I tried that patch by itself and it appeared to make a noticeable
improvement, but it was far from a complete fix.
So next I tried the SuSE 8.2 kernel. It is clearly *much* better, and I see
that Andrea in fact did a bit of work on `mm/vmscan.c'. The key patch
appears to be `05_vm_06_swap_out-3', but it's possible that several or all
of the `05_vm_*' patches are helpful.
I see that even the very most recent Red Hat kernel (2.4.20-19.7, released
only two weeks ago) does not seem to have these fixes. (I wasn't running Red
Hat -- my machine started out with SuSE 7.3, and I hand-upgraded it to
2.4.18 -- but Mathieu Malaterre, who is CCed above and whose query to me
about the problem got me started looking at it again, is using Red Hat.)
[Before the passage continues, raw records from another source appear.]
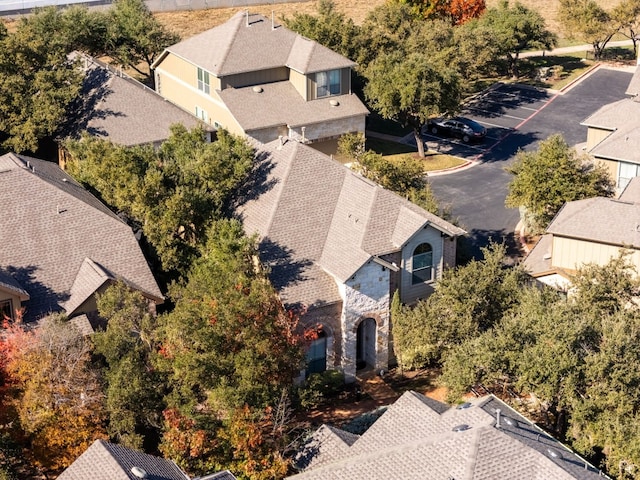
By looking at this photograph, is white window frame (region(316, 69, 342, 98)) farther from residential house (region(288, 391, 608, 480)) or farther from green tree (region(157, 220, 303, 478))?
residential house (region(288, 391, 608, 480))

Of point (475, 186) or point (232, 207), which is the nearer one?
point (232, 207)

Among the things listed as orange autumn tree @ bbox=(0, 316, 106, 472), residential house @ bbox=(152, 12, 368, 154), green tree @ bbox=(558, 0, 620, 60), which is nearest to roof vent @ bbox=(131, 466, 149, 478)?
orange autumn tree @ bbox=(0, 316, 106, 472)

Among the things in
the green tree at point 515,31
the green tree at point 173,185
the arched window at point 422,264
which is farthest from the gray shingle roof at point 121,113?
the green tree at point 515,31


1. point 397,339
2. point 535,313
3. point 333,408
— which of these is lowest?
point 333,408

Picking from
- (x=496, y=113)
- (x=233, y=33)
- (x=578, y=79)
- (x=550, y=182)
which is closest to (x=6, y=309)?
(x=550, y=182)

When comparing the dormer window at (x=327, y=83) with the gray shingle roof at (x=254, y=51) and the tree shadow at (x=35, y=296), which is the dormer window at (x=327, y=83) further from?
the tree shadow at (x=35, y=296)

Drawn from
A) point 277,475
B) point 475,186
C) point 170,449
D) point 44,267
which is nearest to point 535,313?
point 277,475

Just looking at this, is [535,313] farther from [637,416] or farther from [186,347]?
[186,347]

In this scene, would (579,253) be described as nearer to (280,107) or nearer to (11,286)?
(280,107)
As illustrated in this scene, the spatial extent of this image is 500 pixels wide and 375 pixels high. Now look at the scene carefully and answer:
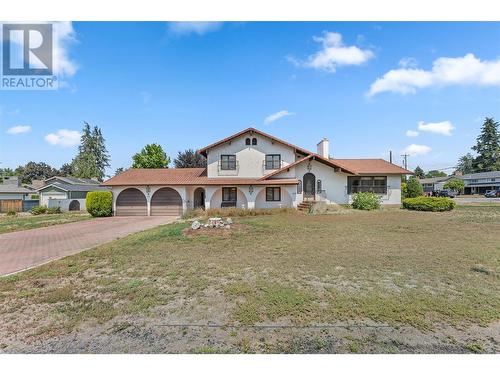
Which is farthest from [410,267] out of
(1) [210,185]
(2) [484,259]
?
(1) [210,185]

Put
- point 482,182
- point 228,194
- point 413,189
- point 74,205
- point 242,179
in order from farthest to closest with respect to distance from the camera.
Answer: point 482,182 < point 74,205 < point 413,189 < point 228,194 < point 242,179

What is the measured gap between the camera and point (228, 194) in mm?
21953

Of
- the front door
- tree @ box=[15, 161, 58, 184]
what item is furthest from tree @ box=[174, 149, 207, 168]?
tree @ box=[15, 161, 58, 184]

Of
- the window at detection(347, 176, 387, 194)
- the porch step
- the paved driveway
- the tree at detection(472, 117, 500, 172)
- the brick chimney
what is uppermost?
the tree at detection(472, 117, 500, 172)

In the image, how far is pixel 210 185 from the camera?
20453mm

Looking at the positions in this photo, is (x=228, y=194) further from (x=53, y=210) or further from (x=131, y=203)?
(x=53, y=210)

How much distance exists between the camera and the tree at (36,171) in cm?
7019

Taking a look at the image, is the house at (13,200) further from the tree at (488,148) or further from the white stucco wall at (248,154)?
the tree at (488,148)

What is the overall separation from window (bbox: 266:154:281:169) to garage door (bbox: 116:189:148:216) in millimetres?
11538

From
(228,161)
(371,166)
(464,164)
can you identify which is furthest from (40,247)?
(464,164)

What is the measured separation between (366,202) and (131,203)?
2043 centimetres

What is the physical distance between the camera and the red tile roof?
20188mm

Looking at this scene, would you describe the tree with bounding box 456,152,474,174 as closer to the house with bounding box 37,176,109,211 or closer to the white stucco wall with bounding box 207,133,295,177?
the white stucco wall with bounding box 207,133,295,177

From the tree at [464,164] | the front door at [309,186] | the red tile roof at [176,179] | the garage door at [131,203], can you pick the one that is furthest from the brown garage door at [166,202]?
the tree at [464,164]
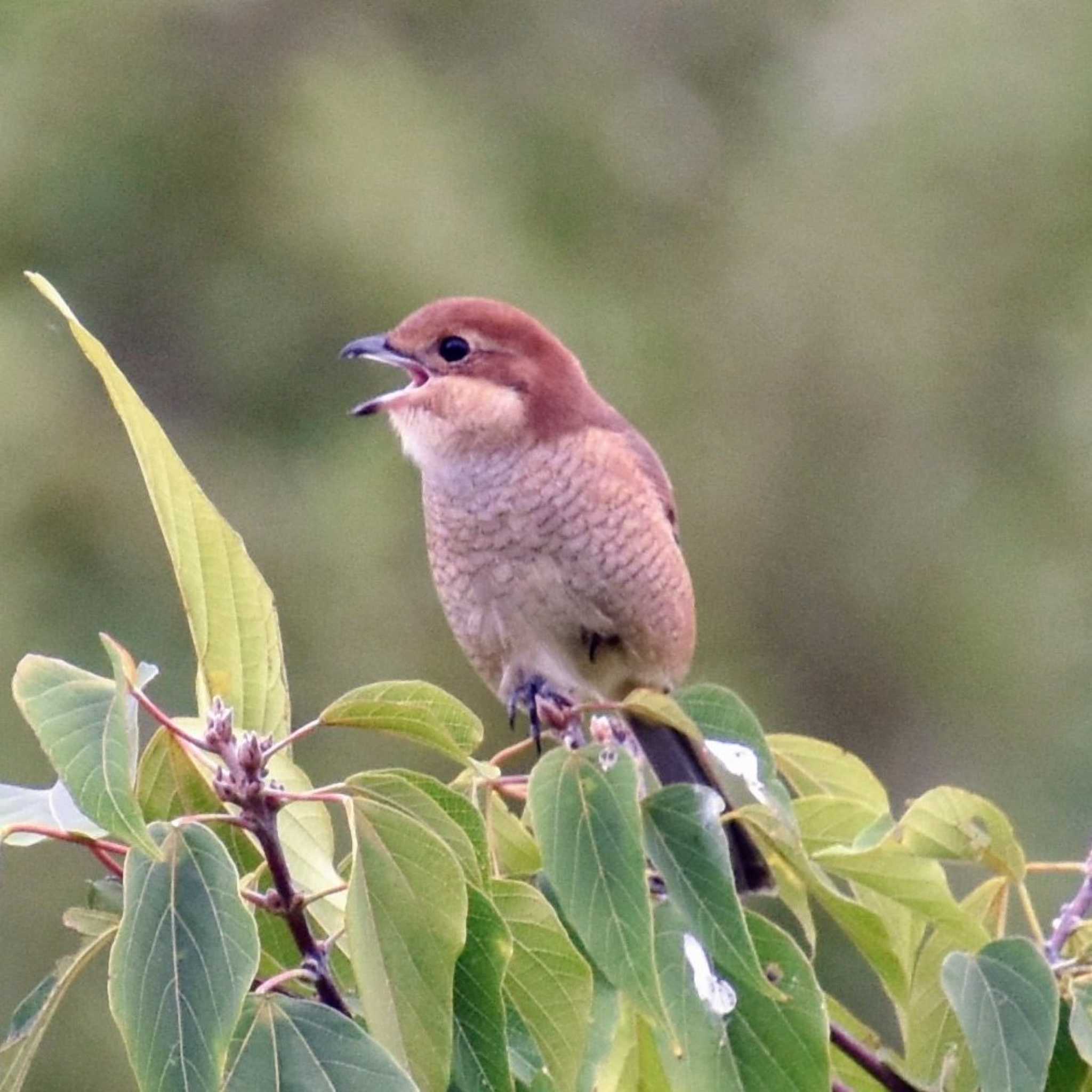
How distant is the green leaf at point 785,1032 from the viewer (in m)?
1.98

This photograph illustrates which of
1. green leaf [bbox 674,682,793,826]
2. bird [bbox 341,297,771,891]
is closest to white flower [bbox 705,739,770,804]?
green leaf [bbox 674,682,793,826]

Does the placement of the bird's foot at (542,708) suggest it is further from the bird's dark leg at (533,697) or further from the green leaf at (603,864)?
the green leaf at (603,864)

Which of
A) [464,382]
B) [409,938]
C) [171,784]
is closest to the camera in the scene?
[409,938]

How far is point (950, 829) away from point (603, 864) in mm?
425

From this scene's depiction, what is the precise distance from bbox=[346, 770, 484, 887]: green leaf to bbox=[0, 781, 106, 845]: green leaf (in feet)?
0.77

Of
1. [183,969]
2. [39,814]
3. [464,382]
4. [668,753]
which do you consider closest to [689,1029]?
[183,969]

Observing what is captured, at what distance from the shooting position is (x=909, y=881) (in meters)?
2.13

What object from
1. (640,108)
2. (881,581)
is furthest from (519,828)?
(640,108)

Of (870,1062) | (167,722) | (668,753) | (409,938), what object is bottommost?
(668,753)

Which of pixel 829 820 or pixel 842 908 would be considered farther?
pixel 829 820

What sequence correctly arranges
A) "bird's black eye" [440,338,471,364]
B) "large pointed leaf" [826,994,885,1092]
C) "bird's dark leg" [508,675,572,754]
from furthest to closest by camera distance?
"bird's black eye" [440,338,471,364] < "bird's dark leg" [508,675,572,754] < "large pointed leaf" [826,994,885,1092]

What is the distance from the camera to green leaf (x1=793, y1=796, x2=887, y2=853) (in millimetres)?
2260

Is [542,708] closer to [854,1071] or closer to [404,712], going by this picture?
[854,1071]

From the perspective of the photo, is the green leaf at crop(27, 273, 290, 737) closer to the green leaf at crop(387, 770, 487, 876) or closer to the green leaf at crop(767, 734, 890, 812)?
the green leaf at crop(387, 770, 487, 876)
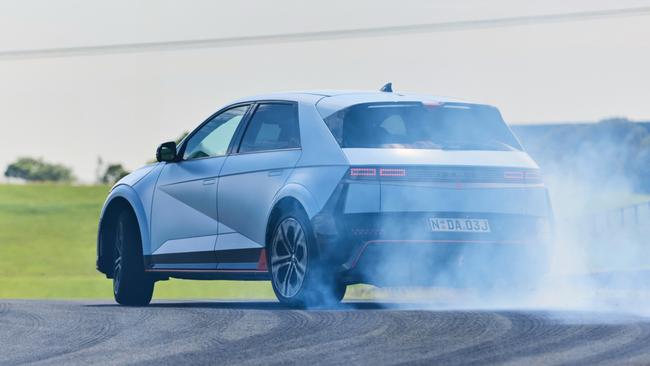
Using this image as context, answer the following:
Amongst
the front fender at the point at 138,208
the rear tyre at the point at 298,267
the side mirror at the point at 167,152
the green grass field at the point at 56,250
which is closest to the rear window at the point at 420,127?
the rear tyre at the point at 298,267

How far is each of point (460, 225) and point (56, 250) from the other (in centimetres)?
10171

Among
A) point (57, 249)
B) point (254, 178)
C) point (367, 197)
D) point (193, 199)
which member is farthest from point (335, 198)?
point (57, 249)

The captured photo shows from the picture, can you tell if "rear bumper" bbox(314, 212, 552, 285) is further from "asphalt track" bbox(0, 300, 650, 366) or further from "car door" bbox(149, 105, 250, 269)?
"car door" bbox(149, 105, 250, 269)

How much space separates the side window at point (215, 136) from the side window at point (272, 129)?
0.91ft

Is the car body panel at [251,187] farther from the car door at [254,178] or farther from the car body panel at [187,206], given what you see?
the car body panel at [187,206]

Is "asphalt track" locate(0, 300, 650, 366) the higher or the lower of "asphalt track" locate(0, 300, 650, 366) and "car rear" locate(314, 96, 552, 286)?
the lower

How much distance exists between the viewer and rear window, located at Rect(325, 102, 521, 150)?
37.3 feet

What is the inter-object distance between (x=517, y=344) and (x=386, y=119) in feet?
11.0

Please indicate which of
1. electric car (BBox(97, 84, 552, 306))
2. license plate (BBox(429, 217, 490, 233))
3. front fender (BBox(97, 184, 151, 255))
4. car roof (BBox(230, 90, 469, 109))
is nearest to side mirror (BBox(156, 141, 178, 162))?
front fender (BBox(97, 184, 151, 255))

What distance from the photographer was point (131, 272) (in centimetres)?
1382

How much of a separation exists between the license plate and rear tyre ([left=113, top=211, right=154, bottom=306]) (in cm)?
371

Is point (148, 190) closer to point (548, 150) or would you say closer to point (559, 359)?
point (559, 359)

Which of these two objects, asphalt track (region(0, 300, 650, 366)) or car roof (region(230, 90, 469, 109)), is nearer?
asphalt track (region(0, 300, 650, 366))

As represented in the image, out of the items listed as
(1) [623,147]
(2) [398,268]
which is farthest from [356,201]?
Answer: (1) [623,147]
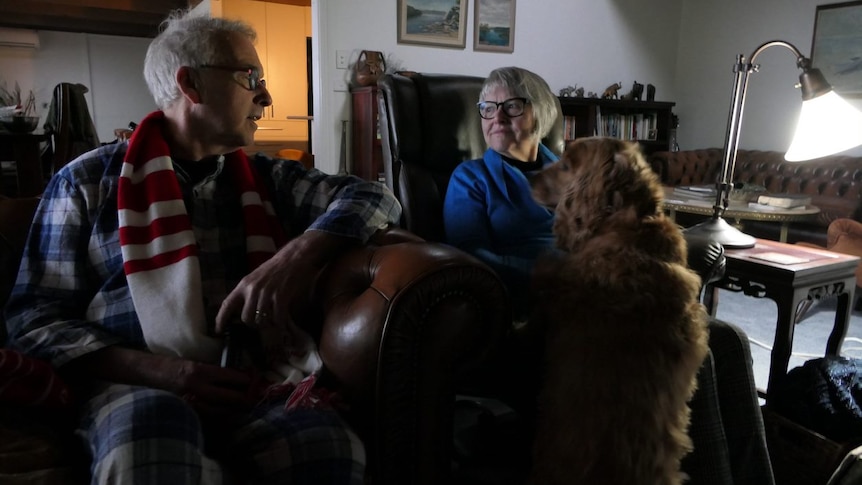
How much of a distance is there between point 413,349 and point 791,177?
4.12 meters

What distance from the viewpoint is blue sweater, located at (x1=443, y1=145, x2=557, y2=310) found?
1.50 m

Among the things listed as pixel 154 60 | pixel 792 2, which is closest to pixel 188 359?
pixel 154 60

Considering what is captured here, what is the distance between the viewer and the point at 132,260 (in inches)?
42.0

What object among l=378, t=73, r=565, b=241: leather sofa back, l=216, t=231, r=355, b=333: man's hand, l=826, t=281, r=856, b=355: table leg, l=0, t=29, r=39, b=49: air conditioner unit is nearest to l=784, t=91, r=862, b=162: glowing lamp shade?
l=826, t=281, r=856, b=355: table leg

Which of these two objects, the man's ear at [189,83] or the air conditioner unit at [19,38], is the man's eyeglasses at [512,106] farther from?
the air conditioner unit at [19,38]

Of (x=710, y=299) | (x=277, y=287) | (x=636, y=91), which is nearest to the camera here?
(x=277, y=287)

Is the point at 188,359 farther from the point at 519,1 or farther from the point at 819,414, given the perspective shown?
the point at 519,1

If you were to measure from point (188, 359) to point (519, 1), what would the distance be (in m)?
3.84

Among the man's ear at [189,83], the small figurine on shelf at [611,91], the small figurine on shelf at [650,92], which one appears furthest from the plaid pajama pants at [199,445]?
the small figurine on shelf at [650,92]

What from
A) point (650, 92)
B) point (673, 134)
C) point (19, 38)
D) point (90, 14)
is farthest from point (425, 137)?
point (19, 38)

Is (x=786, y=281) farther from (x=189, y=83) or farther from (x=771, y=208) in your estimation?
(x=189, y=83)

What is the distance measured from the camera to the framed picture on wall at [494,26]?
13.1 feet

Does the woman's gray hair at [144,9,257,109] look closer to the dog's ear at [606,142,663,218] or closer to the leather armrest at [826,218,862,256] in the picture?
the dog's ear at [606,142,663,218]

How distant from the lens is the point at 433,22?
385 cm
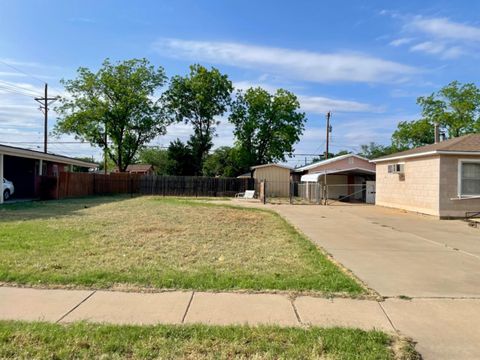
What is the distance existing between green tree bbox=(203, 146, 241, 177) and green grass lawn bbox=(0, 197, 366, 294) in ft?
115

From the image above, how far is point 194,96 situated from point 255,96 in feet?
24.3

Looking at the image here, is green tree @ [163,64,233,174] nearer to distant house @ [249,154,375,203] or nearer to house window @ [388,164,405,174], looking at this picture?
distant house @ [249,154,375,203]

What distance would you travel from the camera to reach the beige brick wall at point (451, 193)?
15930 mm

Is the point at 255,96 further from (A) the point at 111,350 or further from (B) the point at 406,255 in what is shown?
(A) the point at 111,350

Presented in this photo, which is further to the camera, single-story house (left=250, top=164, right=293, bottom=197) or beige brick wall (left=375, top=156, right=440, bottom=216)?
single-story house (left=250, top=164, right=293, bottom=197)

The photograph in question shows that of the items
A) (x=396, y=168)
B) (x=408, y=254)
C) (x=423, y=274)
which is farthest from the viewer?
(x=396, y=168)

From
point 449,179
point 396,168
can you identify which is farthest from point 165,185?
point 449,179

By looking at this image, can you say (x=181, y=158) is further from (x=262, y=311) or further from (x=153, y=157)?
(x=262, y=311)

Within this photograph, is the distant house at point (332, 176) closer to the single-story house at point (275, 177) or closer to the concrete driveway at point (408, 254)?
the single-story house at point (275, 177)

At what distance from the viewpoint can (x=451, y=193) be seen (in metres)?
16.0

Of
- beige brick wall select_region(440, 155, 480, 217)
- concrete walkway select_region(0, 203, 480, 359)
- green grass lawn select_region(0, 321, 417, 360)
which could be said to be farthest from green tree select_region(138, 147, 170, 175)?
green grass lawn select_region(0, 321, 417, 360)

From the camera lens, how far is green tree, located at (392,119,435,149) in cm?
4688

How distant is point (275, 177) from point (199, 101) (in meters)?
14.2

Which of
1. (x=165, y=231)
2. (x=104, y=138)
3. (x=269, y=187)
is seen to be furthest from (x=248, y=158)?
(x=165, y=231)
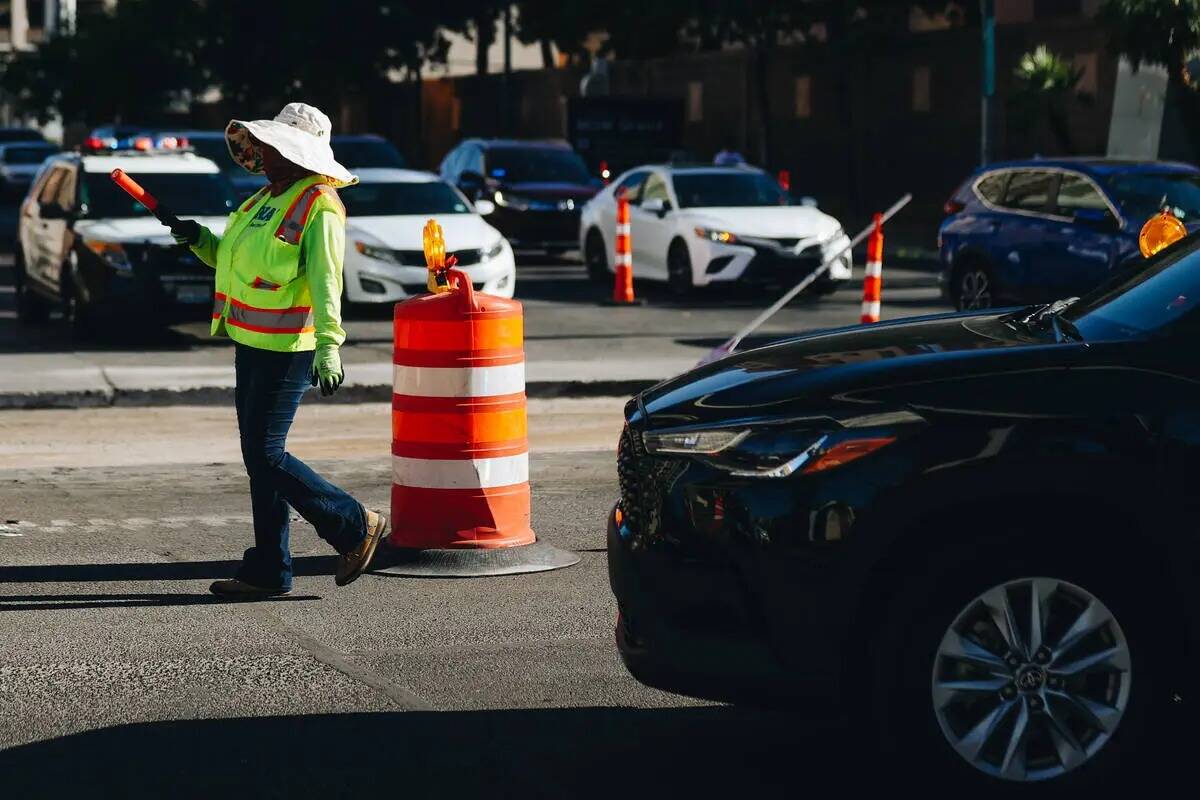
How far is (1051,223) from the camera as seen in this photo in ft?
60.5

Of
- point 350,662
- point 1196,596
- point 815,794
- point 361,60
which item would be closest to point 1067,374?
point 1196,596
So I strongly urge the powers that be to include these patches in 2.4.22.
-- Scott
On Sun, 3 Aug 2003, Scott L. Burson wrote:
> I see that even the very most recent Red Hat kernel (2.4.20-19.7,
> released only two weeks ago) does not seem to have these fixes.
Look again. The kernel that came with RH9 has pretty much
all of the highmem fixes, the update kernels later on have
them all.
The main difference is that the VM in RH9 is closer to that
of 2.5, so the patches don't look the same.
--
"Debugging is twice as hard as writing the code in the first place.
Therefore, if you write the code as cleverly as possible, you are,
by definition, not smart enough to debug it." - Brian W. Kernighan
Scott wrote:
>The problem is in `try_to_free_pages' and its associated routines,
>`shrink_caches' and `shrink_cache', in `mm/vmscan.c'. After I made some
>changes to greatly reduce lock contention in the slab allocator and
>`shrink_cache',
>
How did you change the slab locking?
> and then instrumented `shrink_cache' to see what it was
>doing, the problem showed up very clearly.
>
>In one approximately 60-second period with the problematic workload running,
>`try_to_free_pages' was called 511 times. It made 2597 calls to
>`shrink_caches', which made 2592 calls to `shrink_cache' (i.e. it was very
>rare for `kmem_cache_reap' to release enough pages itself).
>
2.6 contains a simple fix: I've removed kmem_cache_reap. Instead the
code checks for empty pages in the slab caches every other second.
--
Manfred